課題の指示
- A) 分析用テキストの「まずは、相手の考えに賛同することで」で始まる段落を、主要な事実を残して箇条書きにまとめてください。
- B) 分析用テキストのうち、「フェキセウスさんは、相手と良」から「け良い製品だということです」」までを、両端の語句も含めて原文どおりに書き出すこと。

賛同されると、「受け入れられた」と感じる

「受け入れられる」という感覚は、私たちにとって非常に重要です。
 フェキセウスさんは、相手と良好な関係を築くには相手の考え方に賛同しなければ、と反射的に思ってしまうのが人間の心理だと述べています。

 この作用は非常に強力で、人に賛同してもらうと「受け入れられた感じ」がするだけでなく、賛同してくれた相手に対する好感度も上がる。そして当然、人は好感を持った相手のほうが、話を聞く気になるものだ。
 もし顧客や同僚に(もしくは、恋い焦がれる相手に)何かを受け入れてほしければ、自分のことを好きになってもらうところから始めるといい。iPhoneを売ろうとしている場合でも、相手の考えを変えようとしている場合でも同じだ。
 まずは、相手の考えに賛同することで、自分の話を聞いてもらいやすくするのが手っ取り早い。だから、最初に相手に意見を言ってもらってから、「わかります」と切り出そう。陳腐に聞こえるかもしれないが、我慢して読み進めてほしい。そのように切り出したら、ちょっと間をおいて、こちらの賛同が相手に伝わるのを待とう。それから、自分の主張したいポイントについて話し始めるのだ。
「わかります、iPhoneは高いですよね・・・・・ということは、つまりそれだけ良い製品だということです」
 では、相手の言っていることに賛同できない場合はどうすればいいだろう? 問題ない。相手の発言のどこに賛同しているかをはっきりさせなければよいのだ。相手の意見そのものには反対でも、どこかしら賛同できる部分は必ずある。
「仰っていることはわかります・・・・・だからこそ・・・・・」
「仰っていることは、実際わかる部分もあります・・・・・だからこそ・・・・・」

確認用データ

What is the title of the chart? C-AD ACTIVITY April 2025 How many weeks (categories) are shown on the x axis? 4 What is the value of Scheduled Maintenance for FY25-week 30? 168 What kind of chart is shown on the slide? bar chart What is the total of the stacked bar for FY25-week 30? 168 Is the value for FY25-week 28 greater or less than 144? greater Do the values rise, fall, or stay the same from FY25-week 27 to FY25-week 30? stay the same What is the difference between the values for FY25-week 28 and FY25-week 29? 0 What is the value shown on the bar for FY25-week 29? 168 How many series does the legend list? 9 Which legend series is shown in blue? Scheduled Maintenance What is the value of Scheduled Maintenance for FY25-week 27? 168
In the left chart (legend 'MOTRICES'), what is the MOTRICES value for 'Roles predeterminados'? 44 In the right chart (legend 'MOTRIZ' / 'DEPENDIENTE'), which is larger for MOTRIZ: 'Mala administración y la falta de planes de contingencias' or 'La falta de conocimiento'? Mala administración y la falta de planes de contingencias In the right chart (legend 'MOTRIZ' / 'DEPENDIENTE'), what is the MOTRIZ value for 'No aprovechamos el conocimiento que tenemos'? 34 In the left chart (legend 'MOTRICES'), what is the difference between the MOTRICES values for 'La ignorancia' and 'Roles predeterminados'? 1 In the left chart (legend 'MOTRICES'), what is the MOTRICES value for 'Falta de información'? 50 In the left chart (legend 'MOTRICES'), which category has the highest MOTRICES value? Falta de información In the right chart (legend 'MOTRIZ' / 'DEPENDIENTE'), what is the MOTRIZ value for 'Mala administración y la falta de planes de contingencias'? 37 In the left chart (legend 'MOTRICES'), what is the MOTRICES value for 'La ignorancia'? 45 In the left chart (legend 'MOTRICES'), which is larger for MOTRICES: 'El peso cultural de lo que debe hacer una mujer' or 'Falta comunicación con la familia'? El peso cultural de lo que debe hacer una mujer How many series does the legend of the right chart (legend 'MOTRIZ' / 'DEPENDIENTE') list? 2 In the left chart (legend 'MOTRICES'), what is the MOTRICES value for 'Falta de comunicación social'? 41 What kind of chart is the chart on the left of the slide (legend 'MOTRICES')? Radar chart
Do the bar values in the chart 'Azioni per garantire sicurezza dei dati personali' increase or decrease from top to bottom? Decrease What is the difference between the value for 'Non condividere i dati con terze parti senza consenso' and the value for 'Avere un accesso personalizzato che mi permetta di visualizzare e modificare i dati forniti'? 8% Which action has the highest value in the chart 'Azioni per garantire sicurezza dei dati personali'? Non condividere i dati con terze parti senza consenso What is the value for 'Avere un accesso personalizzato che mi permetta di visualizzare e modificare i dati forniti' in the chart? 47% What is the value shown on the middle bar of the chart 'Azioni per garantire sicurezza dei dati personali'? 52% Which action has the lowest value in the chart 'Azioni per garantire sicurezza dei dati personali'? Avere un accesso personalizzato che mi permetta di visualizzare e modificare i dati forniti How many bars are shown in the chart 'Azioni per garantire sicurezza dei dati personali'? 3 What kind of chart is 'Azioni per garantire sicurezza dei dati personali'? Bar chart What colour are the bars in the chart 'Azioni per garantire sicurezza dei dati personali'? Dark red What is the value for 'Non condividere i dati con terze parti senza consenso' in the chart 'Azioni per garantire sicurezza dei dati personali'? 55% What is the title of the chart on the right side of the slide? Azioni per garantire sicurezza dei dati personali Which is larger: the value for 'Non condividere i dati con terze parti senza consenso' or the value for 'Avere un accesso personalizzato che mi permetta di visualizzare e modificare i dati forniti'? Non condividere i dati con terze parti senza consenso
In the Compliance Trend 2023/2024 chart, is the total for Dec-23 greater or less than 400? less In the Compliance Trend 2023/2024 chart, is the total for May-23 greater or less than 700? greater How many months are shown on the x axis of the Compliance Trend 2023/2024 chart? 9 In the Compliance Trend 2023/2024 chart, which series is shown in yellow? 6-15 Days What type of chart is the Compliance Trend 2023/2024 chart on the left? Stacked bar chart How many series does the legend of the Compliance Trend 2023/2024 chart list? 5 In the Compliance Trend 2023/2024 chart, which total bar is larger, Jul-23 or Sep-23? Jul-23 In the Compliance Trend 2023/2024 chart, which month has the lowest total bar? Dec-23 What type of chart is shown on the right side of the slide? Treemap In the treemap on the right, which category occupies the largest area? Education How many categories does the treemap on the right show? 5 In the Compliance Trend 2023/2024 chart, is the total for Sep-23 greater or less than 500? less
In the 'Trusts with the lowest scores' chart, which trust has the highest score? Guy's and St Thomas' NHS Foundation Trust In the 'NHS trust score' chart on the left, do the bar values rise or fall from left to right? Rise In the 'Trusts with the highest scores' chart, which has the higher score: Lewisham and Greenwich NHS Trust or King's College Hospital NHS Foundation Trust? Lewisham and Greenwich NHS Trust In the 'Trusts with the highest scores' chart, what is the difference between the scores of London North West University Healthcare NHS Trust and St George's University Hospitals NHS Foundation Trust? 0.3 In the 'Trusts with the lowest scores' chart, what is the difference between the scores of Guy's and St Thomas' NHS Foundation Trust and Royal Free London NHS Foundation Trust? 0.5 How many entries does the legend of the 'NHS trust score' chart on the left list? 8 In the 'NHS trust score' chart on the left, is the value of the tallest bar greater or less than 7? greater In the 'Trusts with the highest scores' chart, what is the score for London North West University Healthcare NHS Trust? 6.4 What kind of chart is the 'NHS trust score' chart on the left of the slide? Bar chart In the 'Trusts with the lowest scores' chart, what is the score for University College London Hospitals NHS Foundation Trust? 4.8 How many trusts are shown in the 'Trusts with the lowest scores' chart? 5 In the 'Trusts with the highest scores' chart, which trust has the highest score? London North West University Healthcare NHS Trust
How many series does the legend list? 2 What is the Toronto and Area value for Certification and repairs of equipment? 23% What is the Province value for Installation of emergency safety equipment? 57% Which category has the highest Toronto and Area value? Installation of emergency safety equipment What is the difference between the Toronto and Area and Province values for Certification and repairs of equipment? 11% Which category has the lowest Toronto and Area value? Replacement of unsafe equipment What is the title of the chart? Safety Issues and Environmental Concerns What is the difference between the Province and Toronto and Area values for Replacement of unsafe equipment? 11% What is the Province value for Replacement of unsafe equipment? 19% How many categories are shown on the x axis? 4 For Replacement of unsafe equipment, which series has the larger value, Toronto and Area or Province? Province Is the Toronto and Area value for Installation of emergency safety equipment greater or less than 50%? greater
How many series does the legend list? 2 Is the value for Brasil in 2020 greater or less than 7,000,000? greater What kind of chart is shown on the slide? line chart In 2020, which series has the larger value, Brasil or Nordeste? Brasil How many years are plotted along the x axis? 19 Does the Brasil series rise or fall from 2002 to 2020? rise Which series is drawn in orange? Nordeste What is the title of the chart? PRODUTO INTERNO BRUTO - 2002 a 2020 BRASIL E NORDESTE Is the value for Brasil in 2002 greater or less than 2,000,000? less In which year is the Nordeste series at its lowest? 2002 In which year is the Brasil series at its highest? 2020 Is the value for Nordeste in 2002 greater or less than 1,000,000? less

解答
- A)
- 相手の考えに賛同すると、自分の話を聞いてもらいやすくなる。
- 最初に相手に意見を言ってもらい、「わかります」と切り出す。
- 切り出したら少し間をおき、賛同が相手に伝わるのを待つ。
- その後、自分の主張したいポイントについて話し始める。

- B)
フェキセウスさんは、相手と良好な関係を築くには相手の考え方に賛同しなければ、と反射的に思ってしまうのが人間の心理だと述べています。

 この作用は非常に強力で、人に賛同してもらうと「受け入れられた感じ」がするだけでなく、賛同してくれた相手に対する好感度も上がる。そして当然、人は好感を持った相手のほうが、話を聞く気になるものだ。
 もし顧客や同僚に(もしくは、恋い焦がれる相手に)何かを受け入れてほしければ、自分のことを好きになってもらうところから始めるといい。iPhoneを売ろうとしている場合でも、相手の考えを変えようとしている場合でも同じだ。
 まずは、相手の考えに賛同することで、自分の話を聞いてもらいやすくするのが手っ取り早い。だから、最初に相手に意見を言ってもらってから、「わかります」と切り出そう。陳腐に聞こえるかもしれないが、我慢して読み進めてほしい。そのように切り出したら、ちょっと間をおいて、こちらの賛同が相手に伝わるのを待とう。それから、自分の主張したいポイントについて話し始めるのだ。
「わかります、iPhoneは高いですよね・・・・・ということは、つまりそれだけ良い製品だということです」